1. Конфликт индивидуализации и зависимости разворачивается там, где любое приближение другого может ощущаться как угроза, а любое отдаление — как брошенность. Он не сводится к выбору между быть с кем-то или быть одному. Его суть — в невозможности сделать этот выбор без внутренней тревоги. Там, где автономия становится реактивной агрессией, а зависимость — завуалированной просьбой о признании, психика пытается удержать равновесие между полюсами. Этот конфликт проявляется в телесной скукоженности, ритмичном сближении и отдалении, тревожных ухмылках, молчаливых просьбах быть замеченным.
2. Конфликт подчинения и контроля раскрывается в стремлении либо отдаться другому, либо доминировать над ним — не по воле, а по внутреннему напряжению. Контроль часто выступает не как проявление силы, а как способ защититься от чувства уязвимости. Подчинение — не слабость, а стратегия снижения тревоги. В этом поле формируются иерархии, в которых голос перестаёт быть равным. Этот конфликт виден в напряжённом взгляде, обострённой реакции на границы, интонациях доминирования, саботирующем поведении.
3. Конфликт между потребностью в заботе и стремлением к самодостаточности особенно чувствителен. Быть в зависимости без стыда — задача, которую немногие выдерживают. Там, где ранняя ранимость осталась не признанной, появляется отказ от помощи, демонстративная самостоятельность, защита через «я сам(а)». Забота может восприниматься как угроза автономии, а дистанция — как завуалированная просьба. Этот конфликт часто проявляется в сбивчивой речи, парадоксальных отказах и невидимых сигналах о потребности.

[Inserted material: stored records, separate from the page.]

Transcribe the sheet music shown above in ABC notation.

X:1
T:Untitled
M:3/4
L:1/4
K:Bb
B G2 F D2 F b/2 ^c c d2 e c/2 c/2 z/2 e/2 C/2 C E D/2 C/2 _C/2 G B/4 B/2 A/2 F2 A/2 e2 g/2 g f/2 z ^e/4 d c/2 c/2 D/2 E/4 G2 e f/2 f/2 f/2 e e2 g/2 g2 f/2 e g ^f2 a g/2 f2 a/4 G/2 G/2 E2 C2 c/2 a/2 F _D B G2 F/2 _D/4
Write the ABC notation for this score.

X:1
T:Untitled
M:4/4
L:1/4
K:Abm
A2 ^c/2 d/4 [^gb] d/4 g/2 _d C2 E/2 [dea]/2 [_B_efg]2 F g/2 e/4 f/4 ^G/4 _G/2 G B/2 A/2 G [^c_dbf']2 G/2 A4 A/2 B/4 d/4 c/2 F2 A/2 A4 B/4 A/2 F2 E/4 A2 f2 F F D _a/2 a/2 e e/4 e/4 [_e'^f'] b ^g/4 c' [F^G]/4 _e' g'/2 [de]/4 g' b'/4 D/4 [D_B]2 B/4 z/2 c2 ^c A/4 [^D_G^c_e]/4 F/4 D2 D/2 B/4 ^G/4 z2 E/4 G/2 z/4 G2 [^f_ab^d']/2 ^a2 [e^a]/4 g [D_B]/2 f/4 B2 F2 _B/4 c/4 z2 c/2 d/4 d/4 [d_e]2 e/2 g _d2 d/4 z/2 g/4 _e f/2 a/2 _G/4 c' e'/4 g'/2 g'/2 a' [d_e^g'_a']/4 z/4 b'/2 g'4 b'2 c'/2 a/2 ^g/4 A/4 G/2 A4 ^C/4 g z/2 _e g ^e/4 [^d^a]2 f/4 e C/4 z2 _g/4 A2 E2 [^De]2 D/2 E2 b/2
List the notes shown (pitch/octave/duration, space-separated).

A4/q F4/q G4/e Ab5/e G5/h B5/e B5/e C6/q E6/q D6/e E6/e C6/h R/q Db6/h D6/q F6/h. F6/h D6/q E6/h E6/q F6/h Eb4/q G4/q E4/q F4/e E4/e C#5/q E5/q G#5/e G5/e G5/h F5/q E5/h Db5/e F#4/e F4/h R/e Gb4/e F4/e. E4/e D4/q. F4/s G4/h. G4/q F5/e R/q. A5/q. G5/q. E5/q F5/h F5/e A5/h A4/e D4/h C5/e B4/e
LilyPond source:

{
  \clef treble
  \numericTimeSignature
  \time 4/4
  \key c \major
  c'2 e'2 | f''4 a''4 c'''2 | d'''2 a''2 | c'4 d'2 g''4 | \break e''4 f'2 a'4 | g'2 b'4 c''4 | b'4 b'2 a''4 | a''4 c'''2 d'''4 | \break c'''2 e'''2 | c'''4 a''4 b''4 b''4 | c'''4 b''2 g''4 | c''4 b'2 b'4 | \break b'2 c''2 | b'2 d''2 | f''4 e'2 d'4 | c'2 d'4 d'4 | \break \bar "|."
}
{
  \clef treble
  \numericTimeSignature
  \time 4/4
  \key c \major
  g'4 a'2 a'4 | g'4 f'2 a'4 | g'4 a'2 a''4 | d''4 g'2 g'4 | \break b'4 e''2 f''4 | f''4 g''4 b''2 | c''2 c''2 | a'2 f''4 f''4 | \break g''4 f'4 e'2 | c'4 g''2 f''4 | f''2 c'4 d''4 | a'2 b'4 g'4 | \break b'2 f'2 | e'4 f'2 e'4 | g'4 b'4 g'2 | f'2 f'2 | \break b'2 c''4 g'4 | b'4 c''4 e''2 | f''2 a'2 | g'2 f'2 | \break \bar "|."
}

4. Конфликт самоценности пронизывает сцены, где включается стыд, желание доказать значимость, борьба за подтверждение своего «я». Психика качается между грандиозностью и обесцениванием. Там, где самоощущение нестабильно, реакции другого могут триггерить знакомые ландшафты стыда. Появляются бравада, агрессия, защитный юмор, уход в молчание. В теле — напряжение в груди, лице, в голосе — обесценивающие интонации.
5. Конфликт вины говорит голосом внутреннего судьи. Здесь желания оборачиваются чувством вины, инициатива гаснет, агрессия прячется за вежливостью. Сверх-эго диктует стандарты, которые невозможно удовлетворить, и каждое отклонение вызывает стыд или самонаказание. Этот конфликт можно различить по подчеркнутой вежливости, телесной скованности, напряжённой улыбке, общей подавленности.
6. Эдипов конфликт проявляется в запутанно заряженных отношениях, где бессознательное ищет место, внимание, исключительность. Треугольники, эротизация, конкуренция возникают неосознанно — как сцена, в которой не хватает четвёртого. В речи появляются намёки, интонации меняются без причины, возникает интуитивный дискомфорт. Психика балансирует между быть замеченным — и не быть разоблачённым.
7. Конфликт идентичности — один из самых трудноуловимых. Он проявляется в размытости, расщеплении, невозможности удержать устойчивый образ себя. Там, где нет стабильного «я», другой человек тоже не может его опознать. Роли меняются, речь становится противоречивой, фокус рассеивается. Психика метается между образами, втягивая в свою неопределённость всё взаимодействие вокруг.
Это не интуиция и не магия. Это система. Психоаналитик не предугадывает и не читает мысли — он наблюдает устойчивые повторения: в выборе слов, в оборванных темах, в выражении лица при определённых словах, в том, что происходит в паузе между фразами. Он опирается не на догадки, а на структуру. Именно эту структуру описывает психодинамика — как систему координат, в которой психика снова и снова возвращается к незавершённым задачам. Не в виде биографических фактов, а в форме дилемм: внутренних конфликтов между двумя равноценными, но несовместимыми тенденциями. Эти дилеммы не уходят с возрастом. Они трансформируются, усложняются, маскируются — но остаются с нами как фоновые линии напряжения.